» Task statement
Please copy each line of the records below that includes the word "återförsäljare".

-- Data for the task follows --

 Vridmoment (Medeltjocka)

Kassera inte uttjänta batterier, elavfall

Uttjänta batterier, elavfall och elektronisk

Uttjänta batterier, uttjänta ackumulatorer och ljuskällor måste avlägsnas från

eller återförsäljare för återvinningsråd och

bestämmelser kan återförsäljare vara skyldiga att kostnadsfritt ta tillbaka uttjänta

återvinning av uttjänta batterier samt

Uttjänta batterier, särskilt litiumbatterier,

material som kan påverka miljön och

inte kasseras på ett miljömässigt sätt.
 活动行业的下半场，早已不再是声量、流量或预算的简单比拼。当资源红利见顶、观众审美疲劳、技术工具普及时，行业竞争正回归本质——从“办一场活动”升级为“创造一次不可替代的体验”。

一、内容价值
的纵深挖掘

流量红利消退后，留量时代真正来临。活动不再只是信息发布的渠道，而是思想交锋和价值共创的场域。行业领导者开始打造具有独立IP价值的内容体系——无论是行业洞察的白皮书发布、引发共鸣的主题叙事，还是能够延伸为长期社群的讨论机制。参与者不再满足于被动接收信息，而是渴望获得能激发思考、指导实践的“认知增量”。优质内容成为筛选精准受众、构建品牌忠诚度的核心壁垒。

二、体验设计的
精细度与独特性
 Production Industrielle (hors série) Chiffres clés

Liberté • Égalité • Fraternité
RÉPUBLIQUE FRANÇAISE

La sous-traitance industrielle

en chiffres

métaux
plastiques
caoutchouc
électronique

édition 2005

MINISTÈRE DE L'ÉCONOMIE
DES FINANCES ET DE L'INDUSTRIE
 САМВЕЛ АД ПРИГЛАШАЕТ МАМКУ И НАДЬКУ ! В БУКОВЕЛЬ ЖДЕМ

-- Data for the task concluded --

» Exercise solution
eller återförsäljare för återvinningsråd och
bestämmelser kan återförsäljare vara skyldiga att kostnadsfritt ta tillbaka uttjänta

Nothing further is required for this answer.